Amaya Inc. (TSX:AYA)(NASDAQ:AYA) is not your typical software company. Amaya is focused on the gaming and interactive entertainment industry; it offers a multitude of online gambling games, such as the wildly popular PokerStars.
Amaya recently provided a quarterly update that exceeded expectations. Here’s a look at those results and what this means for the company moving forward.
In the most recent quarter Amaya managed to beat expected profit and revenue targets that analysts’ had set, thanks in part to the company’s growing customer base.
Earnings from continuing operations for the quarter came in at US$22.49 million, or US$0.12 per share, representing a significant increase from the US$6.38 million, or $0.03 per share, the company posted for the same quarter last year.
In terms of total revenues, Amaya posted US$285.9 million for the quarter, which was also far beyond the estimated US$272.9 million that analysts were calling for. Earnings per share came in at US$0.46 per share, beating estimates of US$0.35 per share for the quarter.
While the company cited a growing customer base as part of the reason for the growth, Amaya also noted that expenses were cut in a number of office locations, including Dublin, London, and Sydney; further cuts are likely to follow this year.
As per the end of the quarter Amaya had amassed 103.5 million customer registrations.
Amaya’s leadership issues are over for now
Amaya’s quarterly update put some much-needed focus on the company’s results, rather than who was sitting at the head of the company. Amaya has been at the forefront of a number of controversial issues; none of which have had a direct impact on the company, but have weighed the stock down at times.
Former CEO David Baazov was removed from his post and put on an indefinite paid leave of absence earlier this year following charges of insider trading by Quebec’s securities regulator. The charges against Baazov stemmed from an investigation dating back to 2014 with respect to trading of Amaya’s stock in the period leading up to the US$4.9 billion takeover of Rational Group’s PokerStars.
Baazov finally stepped down from his post this week and, as a result, Amaya announced that interim CEO Rafi Ashkenazi will replace Baazov, who will also not stand for re-election to Amaya’s board. Divyesh Gadhia, who was promoted to interim chairman of the board when Baazov went on leave, has been made a permanent addition to the board.

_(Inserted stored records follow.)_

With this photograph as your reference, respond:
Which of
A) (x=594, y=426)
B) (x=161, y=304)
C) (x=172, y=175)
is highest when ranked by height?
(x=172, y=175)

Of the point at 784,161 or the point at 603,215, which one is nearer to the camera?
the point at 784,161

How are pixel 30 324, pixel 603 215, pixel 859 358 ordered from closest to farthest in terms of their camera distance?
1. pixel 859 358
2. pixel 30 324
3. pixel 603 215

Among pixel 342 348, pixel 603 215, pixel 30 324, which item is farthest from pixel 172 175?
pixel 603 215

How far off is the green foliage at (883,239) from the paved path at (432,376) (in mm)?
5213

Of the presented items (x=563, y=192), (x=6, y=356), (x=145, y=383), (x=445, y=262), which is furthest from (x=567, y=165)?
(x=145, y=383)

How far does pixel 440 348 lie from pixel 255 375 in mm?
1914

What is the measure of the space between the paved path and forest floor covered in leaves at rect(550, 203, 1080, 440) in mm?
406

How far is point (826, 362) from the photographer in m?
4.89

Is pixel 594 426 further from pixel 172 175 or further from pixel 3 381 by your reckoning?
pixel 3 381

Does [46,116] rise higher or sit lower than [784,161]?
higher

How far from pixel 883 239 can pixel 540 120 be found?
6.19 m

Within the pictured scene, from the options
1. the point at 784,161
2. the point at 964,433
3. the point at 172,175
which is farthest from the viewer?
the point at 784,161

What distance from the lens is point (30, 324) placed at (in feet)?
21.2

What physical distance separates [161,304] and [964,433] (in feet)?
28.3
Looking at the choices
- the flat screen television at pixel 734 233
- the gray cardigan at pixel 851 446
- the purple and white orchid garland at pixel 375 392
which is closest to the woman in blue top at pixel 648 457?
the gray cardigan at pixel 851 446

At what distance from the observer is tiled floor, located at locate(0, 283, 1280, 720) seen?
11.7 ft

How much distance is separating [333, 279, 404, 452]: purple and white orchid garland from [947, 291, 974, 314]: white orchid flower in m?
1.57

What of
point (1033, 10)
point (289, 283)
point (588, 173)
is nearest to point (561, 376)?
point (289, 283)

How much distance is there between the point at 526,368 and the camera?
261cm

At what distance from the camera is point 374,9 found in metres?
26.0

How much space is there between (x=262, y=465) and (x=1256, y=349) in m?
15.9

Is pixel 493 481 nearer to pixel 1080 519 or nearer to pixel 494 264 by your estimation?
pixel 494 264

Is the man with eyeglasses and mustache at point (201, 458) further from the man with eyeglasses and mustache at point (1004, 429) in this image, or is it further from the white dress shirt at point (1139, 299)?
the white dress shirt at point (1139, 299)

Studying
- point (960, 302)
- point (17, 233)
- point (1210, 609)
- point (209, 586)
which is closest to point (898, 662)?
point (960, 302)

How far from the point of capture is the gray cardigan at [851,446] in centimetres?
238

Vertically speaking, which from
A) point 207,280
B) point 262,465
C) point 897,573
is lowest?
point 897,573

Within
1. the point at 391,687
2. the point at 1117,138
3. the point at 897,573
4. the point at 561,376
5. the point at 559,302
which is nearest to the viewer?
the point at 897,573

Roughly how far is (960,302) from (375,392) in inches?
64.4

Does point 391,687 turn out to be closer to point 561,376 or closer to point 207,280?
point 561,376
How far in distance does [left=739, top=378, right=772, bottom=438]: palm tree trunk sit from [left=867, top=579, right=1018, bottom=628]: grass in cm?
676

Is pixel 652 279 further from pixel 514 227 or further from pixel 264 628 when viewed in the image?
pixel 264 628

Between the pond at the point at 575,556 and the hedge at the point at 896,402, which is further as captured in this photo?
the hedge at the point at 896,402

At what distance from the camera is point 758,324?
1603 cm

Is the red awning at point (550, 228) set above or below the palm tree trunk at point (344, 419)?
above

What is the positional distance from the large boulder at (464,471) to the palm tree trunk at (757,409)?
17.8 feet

Amaya is a great investment
Amaya is in an interesting position as it offers a product that has a massive following with lucrative potential in a largely untapped market.
The online gambling products that Amaya offers require regulatory approval to operate in most markets. Amaya has been granted approval to operate in some markets and is still waiting to get the necessary approvals to operate in others. Earlier this year the company was granted approval to operate in New Jersey, which resulted in a boost to revenue and the taking a significant portion of the online market in that state.

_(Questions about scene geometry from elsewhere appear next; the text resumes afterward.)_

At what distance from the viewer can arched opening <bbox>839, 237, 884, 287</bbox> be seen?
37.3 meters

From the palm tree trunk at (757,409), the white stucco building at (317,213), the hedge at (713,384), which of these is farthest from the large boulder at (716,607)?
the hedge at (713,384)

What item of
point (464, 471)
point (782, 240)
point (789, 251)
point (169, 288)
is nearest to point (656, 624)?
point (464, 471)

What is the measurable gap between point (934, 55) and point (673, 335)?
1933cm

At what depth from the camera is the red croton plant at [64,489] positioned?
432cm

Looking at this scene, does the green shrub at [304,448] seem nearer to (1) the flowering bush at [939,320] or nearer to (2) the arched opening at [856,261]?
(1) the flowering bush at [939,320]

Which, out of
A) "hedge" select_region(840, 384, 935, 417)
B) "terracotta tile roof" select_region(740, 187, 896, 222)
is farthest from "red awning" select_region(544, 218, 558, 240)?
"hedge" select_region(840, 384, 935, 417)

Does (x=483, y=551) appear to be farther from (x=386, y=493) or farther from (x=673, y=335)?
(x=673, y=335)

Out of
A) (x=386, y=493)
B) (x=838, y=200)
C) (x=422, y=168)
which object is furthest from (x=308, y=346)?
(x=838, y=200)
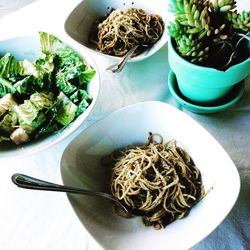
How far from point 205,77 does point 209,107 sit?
9cm

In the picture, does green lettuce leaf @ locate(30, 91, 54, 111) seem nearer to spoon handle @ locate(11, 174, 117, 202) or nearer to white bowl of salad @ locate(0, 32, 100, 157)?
white bowl of salad @ locate(0, 32, 100, 157)

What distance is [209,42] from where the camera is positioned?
0.59m

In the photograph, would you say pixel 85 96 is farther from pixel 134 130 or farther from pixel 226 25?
pixel 226 25

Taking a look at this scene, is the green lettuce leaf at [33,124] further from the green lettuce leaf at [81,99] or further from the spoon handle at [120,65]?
the spoon handle at [120,65]

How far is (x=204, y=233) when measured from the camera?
494 millimetres

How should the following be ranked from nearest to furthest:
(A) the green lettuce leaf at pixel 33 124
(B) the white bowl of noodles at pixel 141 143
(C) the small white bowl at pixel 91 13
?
(B) the white bowl of noodles at pixel 141 143, (A) the green lettuce leaf at pixel 33 124, (C) the small white bowl at pixel 91 13

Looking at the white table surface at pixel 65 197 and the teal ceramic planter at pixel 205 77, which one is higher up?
the teal ceramic planter at pixel 205 77

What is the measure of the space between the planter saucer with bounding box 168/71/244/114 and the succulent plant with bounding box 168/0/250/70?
96 mm

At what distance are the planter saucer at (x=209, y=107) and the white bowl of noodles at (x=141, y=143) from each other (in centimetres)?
8

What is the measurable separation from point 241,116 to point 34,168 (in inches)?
16.3

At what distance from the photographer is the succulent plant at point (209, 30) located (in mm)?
553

The company was also granted the requisite approvals offer online gaming and betting games to customers in Italy, Spain, France, and the U.K. this past summer; many of those players have crossed over in a natural transition from sports betting to online gambling.
Amaya currently trades at $20.55, up nearly 18% year-to-date and, in my opinion, remains a great investment opportunity for growth-seeking investors.